A comienzos de los años 70 el realizador alemán Werner Herzog llegó a Iquitos para filmar Aguirre, la ira de Dios. En 1979 reincidió con Fitzcarraldo y el propio director plasmó su increíble proceso de rodaje en el diario Conquista de lo inútil, que dio a conocer recién en 2004.
Por Gonzalo Beladrich
Enclavada en medio de la amazonia peruana, la ciudad de Iquitos guarece medio millón de personas. Además de la vía áerea, sólo se arriba surcando ríos durante días, por lo que se considera la ciudad sin conexión por vía terrestre más poblada del mundo. A comienzos de la década del 70 el realizador alemán Werner Herzog llegó para filmar Aguirre, la ira de Dios. A finales de esa misma década reincidió con Fitzcarraldo, tan conocida por su resultado como por su increíble proceso de rodaje, que el propio Herzog plasmó en un diario titulado Conquista de lo inútil y dio a conocer recién en 2004. Un recorrido actual por la ciudad y los alrededores de Iquitos permite reconstruir los antecedentes de los dos momentos de esplendor de la región: el furor por el caucho, y sus minutos de fama gracias a la pantalla grande.
Cuenta la historia oficial que en 1891 un cauchero peruano de nombre Carlos Fermín Fitzcarrald López, hijo de un marino estadounidense, se lanzó a las aguas buscando una vía de navegación que conectara las regiones de Loreto y Madre de Dios. Su objetivo principal era unir el corazón de la amazonia peruana ─prácticamente intransitable─ con las rutas del norte ya establecidas para el comercio de materias primas con Europa. Fitzcarrald fue uno de los tantos que aprovechó la fiebre del caucho natural, cuya extracción y comercialización resultó una actividad muy lucrativa entre 1879 y 1914. Sin embargo, una audacia desmesurada lo destacaba fácilmente sobre el resto de los suyos: quería construir un varadero a fin de unir dos ríos que no estaban conectados, el Ucayali y el Purús, buscando reducir los tiempos y costos de navegación entre los puertos. En 1893 descubrió un istmo fluvial y comenzó a planificar una vía férrea que conectara ambos ríos.

****************

Qué hacer: Reproduzca de forma literal el fragmento del texto sobre Iquitos que comienza con "Por Gonzalo Beladrich" y continúa hasta "la pantalla grande.".

Extracto de datos:
****************

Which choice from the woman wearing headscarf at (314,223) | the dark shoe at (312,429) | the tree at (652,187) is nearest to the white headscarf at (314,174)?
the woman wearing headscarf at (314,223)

****************

Respuesta:
Por Gonzalo Beladrich
Enclavada en medio de la amazonia peruana, la ciudad de Iquitos guarece medio millón de personas. Además de la vía áerea, sólo se arriba surcando ríos durante días, por lo que se considera la ciudad sin conexión por vía terrestre más poblada del mundo. A comienzos de la década del 70 el realizador alemán Werner Herzog llegó para filmar Aguirre, la ira de Dios. A finales de esa misma década reincidió con Fitzcarraldo, tan conocida por su resultado como por su increíble proceso de rodaje, que el propio Herzog plasmó en un diario titulado Conquista de lo inútil y dio a conocer recién en 2004. Un recorrido actual por la ciudad y los alrededores de Iquitos permite reconstruir los antecedentes de los dos momentos de esplendor de la región: el furor por el caucho, y sus minutos de fama gracias a la pantalla grande.